==== SOURCE EXTRACT ====

Human. He himself is not from this planet, but he assures us he is here with the best intentions.) Now, some Wogs have suggested that there might be financial considerations involved here...but he just doesn't want to make people sick. Why, if a Wog were to catch even a glimpse of the confidentials he could come down with galloping appendicitis.

We will see how many Wogs come down with anything as a result of reading the material now published in this book. And I am sure Hubbard himself will be delighted to see that no ill effects result, so he can publish his materials as widely as possible and get on with the great task of Clearing the planet. And how can this ever be done except by getting the Clearing and O.T. course out to millions? Demonstrate it on TV, publish it in The News of the World. The road to total dissemination is now open.

Hubbard says that Scientology works. Well, it does produce certain effects, as this book bears witness...Here is what can happen while running an Engram:

'You can almost break a pre-clear's spine by asking him to contact his own tractor around his body and yet withhold the pressor against his spine.'

'I was in a prison cell. A noose was being placed around my neck. I got down on the floor still holding the cans and started choking. My head jerked in spasms until I thought it would rip itself from my neck.'

Any procedure that produces such drastic effects merits serious study. But the whole subject of Scientology has been made virtually inaccessible by the conditions to which one must submit in order to study it. To give you an idea as to what life at St. Hill was like, I shared a cottage with seven Scientologists and the young female members at breakfast come on with cognitions and thinly disguised sexual dreams about L. RON HUBBARD like young nuns dreaming about Christ, and this one girl who always held us up and one car to pile seven Scientologists into it, five minutes to make St. Hill five miles away or we will be late for our classes and you know what that means, if it happens twice children a dirty gray rag around a tidy little arm - barreling down a narrow road 65

miles per hour they are too stupid to be scared. RON will take care of us they think just made it on time the rack with coats stacked four deep keeps falling down shabby rooms with charts and bulletins and pictures of RON on the wall like some dreary public school. My 'twin' as they call them the one who works with you on the E-Meter drills is a nice middle-aged woman from California, I would judge she's buried three husbands $250,000 per coffin. She's got a high tone arm and I can't get it down can't get reads on the Dating Drill. Fear stirs in my stomach. This could mean Review and some horrible Condition. The supervisor paces around. He stops behind a young girl.

==== DATA ====

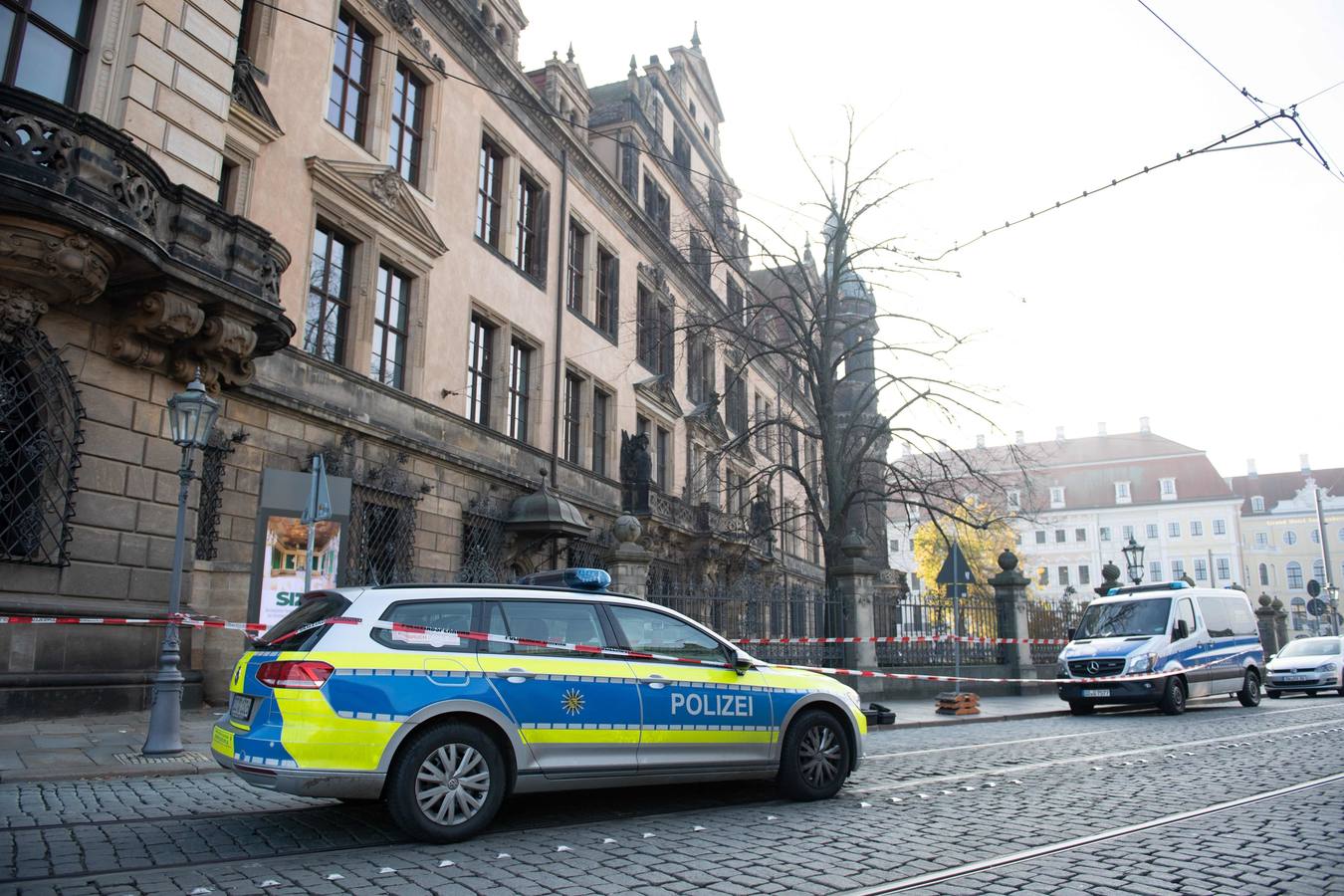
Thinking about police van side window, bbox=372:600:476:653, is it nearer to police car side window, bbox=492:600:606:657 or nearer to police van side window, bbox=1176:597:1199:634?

====

# [THINGS TO DO]
1 – According to the Scientology passage, what is on the walls of the shabby rooms at St. Hill? List each item.
2 – Translate this sentence from the Scientology passage into Spanish: "Any procedure that produces such drastic effects merits serious study."
3 – Carry on the Scientology passage from its last sentence, keeping the same voice.
The material has no connection to the Scientology passage.

# [RESPONSE LIST]
1 – Charts, bulletins, and pictures of RON

2 – Cualquier procedimiento que produzca efectos tan drásticos merece un estudio serio.

3 –
'I am putting you in a Condition of Liability for Out Tech,' he tells her.

She goes out weeping to Ethics.

Now he is standing behind my chair.

'You're in a Condition of Danger', he tells me.

' That's it! ' barks a sulky Sea Org lieutenant standing in the doorway with the Public Ethics Officer.

The one I call the Pig Woman.

'Everybody line up for a See Check.'

When my turn comes I pick up the cans.

'Do you consider St. Hill a safe environment?'

'Yes, of course I do.'

'There's a read here. What do you consider this could mean?'

'Well we are surrounded by suppressives. It frightens me to think of those devils all around us.'

I was learning.

I remember someone named Polly Stathis who, with eight other high criminals, showed the clearing course to a psychiatrist. RON put out a Fair Game order on them in The Auditor newspaper.

No amnesty may ever cover them.

Any Sea Org member contacting them is to run R-2-45.

If they ever appear in any Org they are to be run on reverse processes. (Reverse processes according to RON can drive someone insane.)

They may be tricked, lied to or destroyed.

They are fair game.

I remember a young Zen Hippie thrown out of the cottage in the middle of the night for saying he preferred Zen to Scientology.

I remember a bulletin that anybody who is discovered through auditing to be smoking pot will be turned over to the authorities...('What kind of fink outfit is this?'... I hastily suppressed the thought.) I remember one weekend atter a few drinks confiding certain doubts about Scientology to a supposed friend.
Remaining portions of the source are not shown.